PAGE TEXT.
⁂

The Board of Directors of the Baseball
Reliquary, a Southern California-based nonprofit
organization dedicated to fostering an
appreciation of American art and culture through
the context of baseball history, is pleased to
announce the 2006 class of electees to the
Shrine of the Eternals. The Shrine of the
Eternals is the national organization’s
equivalent to the Baseball Hall of Fame. Josh
Gibson, Fernando Valenzuela, and Kenichi
Zenimura received the highest number of votes in
balloting conducted in the month of April by the
membership of the Baseball Reliquary. The three
electees will be formally inducted into the
Shrine of the Eternals in a public ceremony on
Sunday, July 23, 2006 at the Pasadena Central
Library, Pasadena, California.
Of the fifty eligible candidates on
the 2006 ballot, Josh Gibson received the
highest voting percentage, being named on 38% of
the ballots returned, followed by Fernando
Valenzuela with 32% and Kenichi Zenimura with
32%. Runners-up in this year’s election included
Yogi Berra (31%), Casey Stengel (31%), Effa
Manley (25%), Bill Buckner (23%), Dizzy Dean
(23%), Pete Gray (23%), Rube Foster (21%), Ted
Giannoulas (21%), Bill James (21%), and J.R.
Richard (21%).
JOSH GIBSON
(1911-1947) was often called “the black Babe
Ruth,” but Ruth might just as easily have been
termed “the white Josh Gibson.” During a 17-year
career with the Negro League Homestead Grays and
Pittsburgh Crawfords, the right-handed hitting
catcher was credited with slugging over 900 home
runs (although many came against semi-pro and
non-league teams). Along with Satchel Paige,
Gibson was the biggest drawing card in the
history of the Negro Leagues and was the
standard against whom other hitters were
measured. He was also an excellent defensive
catcher with a rifle arm. The fact that every
team he played for, including the Homestead
Grays, who won nine consecutive Negro National
League pennants beginning in 1937, enjoyed
tremendous success on the field was yet another
testament to his extraordinary talent.

⁂

DIRECTION A.
Do the following statements agree with the Shrine of the Eternals announcement? For each, answer yes or no and quote the deciding words of the announcement. (i) Josh Gibson had the highest voting percentage of the 2006 candidates. (ii) The induction ceremony was to take place at the Baseball Hall of Fame. (iii) Josh Gibson played a 20-year career in the Negro Leagues.
The records that come next are unrelated to the text above.

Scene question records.
⁂

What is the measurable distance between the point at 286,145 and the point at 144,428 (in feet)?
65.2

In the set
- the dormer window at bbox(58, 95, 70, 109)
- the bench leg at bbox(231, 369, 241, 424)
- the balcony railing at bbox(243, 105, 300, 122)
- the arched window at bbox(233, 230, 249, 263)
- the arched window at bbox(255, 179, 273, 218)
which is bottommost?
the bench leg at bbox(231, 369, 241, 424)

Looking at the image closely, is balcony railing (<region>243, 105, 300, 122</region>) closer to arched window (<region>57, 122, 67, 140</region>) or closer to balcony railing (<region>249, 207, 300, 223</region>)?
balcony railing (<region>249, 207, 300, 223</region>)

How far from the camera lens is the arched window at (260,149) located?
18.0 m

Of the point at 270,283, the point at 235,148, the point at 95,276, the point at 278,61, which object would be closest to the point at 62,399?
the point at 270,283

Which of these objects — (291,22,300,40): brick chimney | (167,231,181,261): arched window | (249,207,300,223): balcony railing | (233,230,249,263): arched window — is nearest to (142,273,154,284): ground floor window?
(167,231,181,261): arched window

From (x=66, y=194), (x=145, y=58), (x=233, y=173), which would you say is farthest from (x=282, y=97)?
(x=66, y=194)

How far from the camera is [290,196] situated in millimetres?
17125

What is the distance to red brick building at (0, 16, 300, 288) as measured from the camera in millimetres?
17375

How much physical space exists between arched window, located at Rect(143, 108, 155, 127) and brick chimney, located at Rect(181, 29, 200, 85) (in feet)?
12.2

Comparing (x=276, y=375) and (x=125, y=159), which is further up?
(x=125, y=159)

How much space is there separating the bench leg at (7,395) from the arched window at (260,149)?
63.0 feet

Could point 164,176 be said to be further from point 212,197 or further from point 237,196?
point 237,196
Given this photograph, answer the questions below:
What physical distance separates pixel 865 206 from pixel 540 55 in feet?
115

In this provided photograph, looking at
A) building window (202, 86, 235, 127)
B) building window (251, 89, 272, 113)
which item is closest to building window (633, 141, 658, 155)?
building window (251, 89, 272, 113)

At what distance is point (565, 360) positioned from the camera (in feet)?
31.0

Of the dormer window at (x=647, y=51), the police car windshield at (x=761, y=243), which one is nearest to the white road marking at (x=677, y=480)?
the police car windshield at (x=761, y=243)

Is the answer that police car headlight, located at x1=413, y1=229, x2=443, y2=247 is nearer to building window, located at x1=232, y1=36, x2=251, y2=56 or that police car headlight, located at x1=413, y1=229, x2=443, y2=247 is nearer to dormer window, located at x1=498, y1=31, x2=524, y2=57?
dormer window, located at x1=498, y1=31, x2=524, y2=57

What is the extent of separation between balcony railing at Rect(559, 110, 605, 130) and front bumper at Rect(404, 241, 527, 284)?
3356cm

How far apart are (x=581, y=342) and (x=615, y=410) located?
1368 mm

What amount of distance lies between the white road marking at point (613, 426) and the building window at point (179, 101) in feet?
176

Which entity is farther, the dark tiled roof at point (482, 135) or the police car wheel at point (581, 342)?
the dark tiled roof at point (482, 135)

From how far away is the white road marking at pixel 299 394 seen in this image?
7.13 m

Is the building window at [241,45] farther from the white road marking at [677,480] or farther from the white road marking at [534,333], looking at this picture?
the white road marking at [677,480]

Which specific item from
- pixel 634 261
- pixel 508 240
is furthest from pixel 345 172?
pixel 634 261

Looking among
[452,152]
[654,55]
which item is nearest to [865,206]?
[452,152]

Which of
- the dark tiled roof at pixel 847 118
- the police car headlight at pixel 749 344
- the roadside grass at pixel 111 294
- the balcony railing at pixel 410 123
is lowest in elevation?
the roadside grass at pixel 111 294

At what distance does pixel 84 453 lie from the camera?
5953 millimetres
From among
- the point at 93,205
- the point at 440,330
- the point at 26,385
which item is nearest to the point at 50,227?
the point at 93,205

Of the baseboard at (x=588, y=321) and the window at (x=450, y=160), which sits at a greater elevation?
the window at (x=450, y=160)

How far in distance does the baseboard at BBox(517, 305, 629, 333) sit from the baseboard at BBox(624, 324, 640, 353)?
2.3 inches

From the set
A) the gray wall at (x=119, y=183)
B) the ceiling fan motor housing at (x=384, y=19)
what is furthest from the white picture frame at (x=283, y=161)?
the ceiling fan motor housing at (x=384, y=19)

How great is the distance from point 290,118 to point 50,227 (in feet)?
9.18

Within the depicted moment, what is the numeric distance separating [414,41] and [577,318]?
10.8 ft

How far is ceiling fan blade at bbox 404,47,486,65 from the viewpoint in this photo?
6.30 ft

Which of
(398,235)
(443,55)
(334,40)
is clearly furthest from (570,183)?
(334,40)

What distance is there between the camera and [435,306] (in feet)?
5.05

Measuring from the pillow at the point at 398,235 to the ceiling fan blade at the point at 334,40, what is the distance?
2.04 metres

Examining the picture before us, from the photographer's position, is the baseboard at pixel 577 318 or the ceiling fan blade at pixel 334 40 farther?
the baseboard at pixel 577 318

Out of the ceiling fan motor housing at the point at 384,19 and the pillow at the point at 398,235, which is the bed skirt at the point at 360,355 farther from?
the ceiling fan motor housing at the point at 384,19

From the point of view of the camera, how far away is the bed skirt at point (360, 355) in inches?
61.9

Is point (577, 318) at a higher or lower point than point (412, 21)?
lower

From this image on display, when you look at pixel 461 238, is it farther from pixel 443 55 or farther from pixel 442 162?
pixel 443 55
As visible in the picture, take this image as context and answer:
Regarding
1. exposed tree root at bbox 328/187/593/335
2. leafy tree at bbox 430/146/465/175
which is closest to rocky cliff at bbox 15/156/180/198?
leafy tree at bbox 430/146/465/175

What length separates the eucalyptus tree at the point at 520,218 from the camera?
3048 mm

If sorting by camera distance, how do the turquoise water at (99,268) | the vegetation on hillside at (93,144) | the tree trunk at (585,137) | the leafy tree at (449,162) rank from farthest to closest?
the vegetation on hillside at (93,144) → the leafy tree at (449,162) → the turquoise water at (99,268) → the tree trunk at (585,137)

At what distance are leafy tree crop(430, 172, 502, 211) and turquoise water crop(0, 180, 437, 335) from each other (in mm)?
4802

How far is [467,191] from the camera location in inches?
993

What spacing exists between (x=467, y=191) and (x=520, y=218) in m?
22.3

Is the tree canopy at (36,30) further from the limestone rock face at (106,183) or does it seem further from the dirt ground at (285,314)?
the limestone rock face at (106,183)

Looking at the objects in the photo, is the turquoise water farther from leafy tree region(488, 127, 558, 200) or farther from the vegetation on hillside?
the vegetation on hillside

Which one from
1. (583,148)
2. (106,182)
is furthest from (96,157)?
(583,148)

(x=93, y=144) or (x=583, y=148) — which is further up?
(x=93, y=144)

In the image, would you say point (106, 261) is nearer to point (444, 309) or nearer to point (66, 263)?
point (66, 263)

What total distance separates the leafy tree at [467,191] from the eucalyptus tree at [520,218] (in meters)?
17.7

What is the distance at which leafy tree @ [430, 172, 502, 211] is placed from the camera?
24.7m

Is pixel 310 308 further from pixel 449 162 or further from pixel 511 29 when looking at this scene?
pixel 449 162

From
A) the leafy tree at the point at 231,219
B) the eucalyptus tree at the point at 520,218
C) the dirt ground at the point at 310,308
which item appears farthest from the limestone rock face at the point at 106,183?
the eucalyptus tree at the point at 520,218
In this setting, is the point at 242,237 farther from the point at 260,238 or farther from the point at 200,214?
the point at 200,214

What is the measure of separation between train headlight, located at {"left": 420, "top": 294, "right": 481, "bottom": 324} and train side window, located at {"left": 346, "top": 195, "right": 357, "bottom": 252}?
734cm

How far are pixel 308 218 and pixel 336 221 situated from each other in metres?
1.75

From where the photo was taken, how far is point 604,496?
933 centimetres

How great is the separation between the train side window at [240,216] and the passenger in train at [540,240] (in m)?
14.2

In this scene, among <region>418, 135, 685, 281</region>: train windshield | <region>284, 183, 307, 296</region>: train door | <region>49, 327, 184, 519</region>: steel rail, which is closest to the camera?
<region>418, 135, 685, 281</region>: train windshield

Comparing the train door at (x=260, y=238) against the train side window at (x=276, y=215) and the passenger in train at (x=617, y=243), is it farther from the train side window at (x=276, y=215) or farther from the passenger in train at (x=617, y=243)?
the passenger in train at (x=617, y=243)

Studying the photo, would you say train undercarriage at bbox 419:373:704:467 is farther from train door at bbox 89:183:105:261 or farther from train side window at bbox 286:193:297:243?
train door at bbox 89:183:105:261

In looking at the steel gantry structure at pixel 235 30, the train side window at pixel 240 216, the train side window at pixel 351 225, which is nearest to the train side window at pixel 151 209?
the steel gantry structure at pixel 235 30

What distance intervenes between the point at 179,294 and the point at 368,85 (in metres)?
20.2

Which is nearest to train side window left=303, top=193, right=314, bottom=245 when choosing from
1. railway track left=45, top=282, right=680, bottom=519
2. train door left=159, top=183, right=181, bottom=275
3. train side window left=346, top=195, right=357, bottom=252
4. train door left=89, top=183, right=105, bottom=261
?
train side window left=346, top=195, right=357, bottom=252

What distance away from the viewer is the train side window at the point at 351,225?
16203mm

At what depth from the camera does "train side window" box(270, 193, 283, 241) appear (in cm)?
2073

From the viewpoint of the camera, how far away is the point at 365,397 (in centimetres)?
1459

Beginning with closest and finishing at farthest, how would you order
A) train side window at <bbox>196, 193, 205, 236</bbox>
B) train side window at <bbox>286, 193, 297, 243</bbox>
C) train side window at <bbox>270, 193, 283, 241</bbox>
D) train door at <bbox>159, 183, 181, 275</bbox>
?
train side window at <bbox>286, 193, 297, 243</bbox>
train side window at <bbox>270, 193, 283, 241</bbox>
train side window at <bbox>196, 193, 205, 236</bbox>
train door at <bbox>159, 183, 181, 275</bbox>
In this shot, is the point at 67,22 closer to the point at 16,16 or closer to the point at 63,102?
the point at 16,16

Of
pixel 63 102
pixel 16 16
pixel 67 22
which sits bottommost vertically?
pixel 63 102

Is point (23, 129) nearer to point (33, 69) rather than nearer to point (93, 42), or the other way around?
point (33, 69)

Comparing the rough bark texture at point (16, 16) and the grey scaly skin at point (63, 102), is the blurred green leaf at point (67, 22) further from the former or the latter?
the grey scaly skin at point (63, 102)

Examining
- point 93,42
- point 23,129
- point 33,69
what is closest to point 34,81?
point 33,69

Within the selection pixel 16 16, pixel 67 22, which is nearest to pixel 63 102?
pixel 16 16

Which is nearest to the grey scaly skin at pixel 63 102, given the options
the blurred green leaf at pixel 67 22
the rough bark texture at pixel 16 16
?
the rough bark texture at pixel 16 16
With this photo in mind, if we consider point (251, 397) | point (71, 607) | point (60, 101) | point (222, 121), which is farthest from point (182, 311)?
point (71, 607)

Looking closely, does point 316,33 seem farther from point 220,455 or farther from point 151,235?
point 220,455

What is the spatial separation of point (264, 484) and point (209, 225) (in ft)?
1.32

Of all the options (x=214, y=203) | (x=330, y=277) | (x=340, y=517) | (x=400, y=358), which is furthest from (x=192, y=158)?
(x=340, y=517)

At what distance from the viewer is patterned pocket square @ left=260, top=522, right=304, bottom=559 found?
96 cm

⁂

DIRECTION B.
Which lines of the records contain the string "item"? Return each such line in full.

CORRECT ANSWER A.
(i) Yes: "Josh Gibson received the highest voting percentage, being named on 38% of the ballots returned"
(ii) No: "in a public ceremony on Sunday, July 23, 2006 at the Pasadena Central Library, Pasadena, California"
(iii) No: "During a 17-year career with the Negro League Homestead Grays and Pittsburgh Crawfords"

CORRECT ANSWER B.
which item is closest to building window (633, 141, 658, 155)?
Which specific item from
which item is nearest to [865,206]?
which item is nearest to the point at 50,227?
which item appears farthest from the limestone rock face at the point at 106,183?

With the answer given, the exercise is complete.